Research Tool Configuration Guide

Overview

The Research Tool provides comprehensive causal inference capabilities using Mill’s methods, advanced induction, deduction, and text summarization. It leverages spaCy for natural language processing and statistical analysis for correlation studies. The tool can be configured via environment variables using the RESEARCH_TOOL_ prefix or through programmatic configuration when initializing the tool.

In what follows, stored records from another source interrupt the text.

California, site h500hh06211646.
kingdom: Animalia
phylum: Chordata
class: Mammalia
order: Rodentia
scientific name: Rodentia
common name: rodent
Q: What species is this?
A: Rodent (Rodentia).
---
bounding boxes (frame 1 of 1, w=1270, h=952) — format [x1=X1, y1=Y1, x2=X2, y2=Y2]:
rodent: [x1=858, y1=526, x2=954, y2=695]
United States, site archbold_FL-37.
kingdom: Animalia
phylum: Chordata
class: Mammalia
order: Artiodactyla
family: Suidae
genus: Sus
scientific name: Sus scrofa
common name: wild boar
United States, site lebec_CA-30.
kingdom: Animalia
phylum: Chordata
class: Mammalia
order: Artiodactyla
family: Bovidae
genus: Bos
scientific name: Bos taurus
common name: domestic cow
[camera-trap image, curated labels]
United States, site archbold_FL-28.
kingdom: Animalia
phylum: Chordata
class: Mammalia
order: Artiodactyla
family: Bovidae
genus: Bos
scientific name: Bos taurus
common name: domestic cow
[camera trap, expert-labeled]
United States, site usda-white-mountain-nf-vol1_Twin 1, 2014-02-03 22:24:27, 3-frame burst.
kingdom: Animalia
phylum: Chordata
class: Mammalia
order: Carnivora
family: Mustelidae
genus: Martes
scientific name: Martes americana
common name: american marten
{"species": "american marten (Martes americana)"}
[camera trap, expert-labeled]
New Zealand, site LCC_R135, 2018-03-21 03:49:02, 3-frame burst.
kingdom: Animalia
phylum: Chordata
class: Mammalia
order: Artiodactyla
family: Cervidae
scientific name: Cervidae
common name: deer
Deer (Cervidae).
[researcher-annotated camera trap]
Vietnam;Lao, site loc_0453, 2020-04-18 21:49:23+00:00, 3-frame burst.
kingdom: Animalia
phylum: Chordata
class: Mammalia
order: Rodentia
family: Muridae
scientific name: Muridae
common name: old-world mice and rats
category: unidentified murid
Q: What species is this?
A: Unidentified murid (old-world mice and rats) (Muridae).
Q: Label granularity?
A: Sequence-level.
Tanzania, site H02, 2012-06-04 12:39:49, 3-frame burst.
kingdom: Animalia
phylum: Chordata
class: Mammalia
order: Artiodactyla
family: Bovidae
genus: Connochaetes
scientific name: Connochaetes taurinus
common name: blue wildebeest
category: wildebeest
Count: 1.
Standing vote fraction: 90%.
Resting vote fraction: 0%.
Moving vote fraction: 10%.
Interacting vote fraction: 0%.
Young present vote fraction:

Using .env Files in Your Project

When using aiecs as a dependency in your project, you can store configuration in a .env file for convenience. The Research Tool reads from environment variables that are already loaded into the process, so you need to load the .env file in your application before importing aiecs tools.

Setting Up .env Files

1. Install python-dotenv:

pip install python-dotenv

2. Create a .env file in your project root:

# .env file in your project root
RESEARCH_TOOL_MAX_WORKERS=16
RESEARCH_TOOL_SPACY_MODEL=en_core_web_sm
RESEARCH_TOOL_MAX_TEXT_LENGTH=10000
RESEARCH_TOOL_ALLOWED_SPACY_MODELS=["en_core_web_sm","zh_core_web_sm"]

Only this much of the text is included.